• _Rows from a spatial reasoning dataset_

━━━

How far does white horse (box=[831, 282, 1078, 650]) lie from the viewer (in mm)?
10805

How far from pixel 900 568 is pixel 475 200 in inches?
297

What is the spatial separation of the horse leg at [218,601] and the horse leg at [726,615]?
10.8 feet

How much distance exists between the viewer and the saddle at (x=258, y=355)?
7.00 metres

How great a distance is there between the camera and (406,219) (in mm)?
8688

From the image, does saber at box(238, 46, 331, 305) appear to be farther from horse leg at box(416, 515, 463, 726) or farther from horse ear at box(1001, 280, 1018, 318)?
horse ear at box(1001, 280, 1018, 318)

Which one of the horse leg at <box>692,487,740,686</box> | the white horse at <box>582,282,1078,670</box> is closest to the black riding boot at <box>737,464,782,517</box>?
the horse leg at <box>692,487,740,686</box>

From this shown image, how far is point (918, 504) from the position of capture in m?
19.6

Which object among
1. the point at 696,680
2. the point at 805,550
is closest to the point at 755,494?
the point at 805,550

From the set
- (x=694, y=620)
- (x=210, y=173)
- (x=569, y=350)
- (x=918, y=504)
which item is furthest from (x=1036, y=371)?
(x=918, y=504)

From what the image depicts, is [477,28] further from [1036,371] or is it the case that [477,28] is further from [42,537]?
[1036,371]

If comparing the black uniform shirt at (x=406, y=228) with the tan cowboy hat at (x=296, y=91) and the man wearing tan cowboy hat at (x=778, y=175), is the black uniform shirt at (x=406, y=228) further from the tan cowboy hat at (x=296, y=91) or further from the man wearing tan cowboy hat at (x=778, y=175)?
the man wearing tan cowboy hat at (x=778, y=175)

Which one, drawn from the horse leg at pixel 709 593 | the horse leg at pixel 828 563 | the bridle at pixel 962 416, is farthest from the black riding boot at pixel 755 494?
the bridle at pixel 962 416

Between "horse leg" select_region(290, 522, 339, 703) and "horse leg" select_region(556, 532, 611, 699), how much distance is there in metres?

━━━

• _Problem_
Retype all of the data shown above, word for word.

• _Written answer_
How far does white horse (box=[831, 282, 1078, 650]) lie from the viewer (in mm)?
10805

How far from pixel 900 568 is pixel 475 200 in inches?
297

What is the spatial separation of the horse leg at [218,601] and the horse leg at [726,615]?
10.8 feet

How much distance exists between the viewer and the saddle at (x=258, y=355)?
7.00 metres

How great a distance is there between the camera and (406,219) (in mm)?
8688

From the image, does saber at box(238, 46, 331, 305) appear to be farther from horse leg at box(416, 515, 463, 726) or farther from horse ear at box(1001, 280, 1018, 318)?
horse ear at box(1001, 280, 1018, 318)

Which one of the horse leg at <box>692,487,740,686</box> | the white horse at <box>582,282,1078,670</box> is closest to the black riding boot at <box>737,464,782,517</box>?
the horse leg at <box>692,487,740,686</box>

From this shown image, how far is point (918, 504) from the position of capture in m?
19.6

Which object among
1. the point at 696,680
2. the point at 805,550
is closest to the point at 755,494?
the point at 805,550

From the set
- (x=694, y=620)
- (x=210, y=173)
- (x=569, y=350)
- (x=918, y=504)
which item is furthest from (x=1036, y=371)?
(x=918, y=504)

From what the image depicts, is [477,28] further from [1036,371] or is it the case that [477,28] is further from [42,537]?
[1036,371]

If comparing the black uniform shirt at (x=406, y=228) with the tan cowboy hat at (x=296, y=91) and the man wearing tan cowboy hat at (x=778, y=175), is the black uniform shirt at (x=406, y=228) further from the tan cowboy hat at (x=296, y=91) or further from the man wearing tan cowboy hat at (x=778, y=175)?
the man wearing tan cowboy hat at (x=778, y=175)

Which one, drawn from the horse leg at pixel 709 593 | the horse leg at pixel 828 563 | the bridle at pixel 962 416, is farthest from the black riding boot at pixel 755 494?
the bridle at pixel 962 416

Between "horse leg" select_region(290, 522, 339, 703) and "horse leg" select_region(556, 532, 611, 699), how much distance is there in metres?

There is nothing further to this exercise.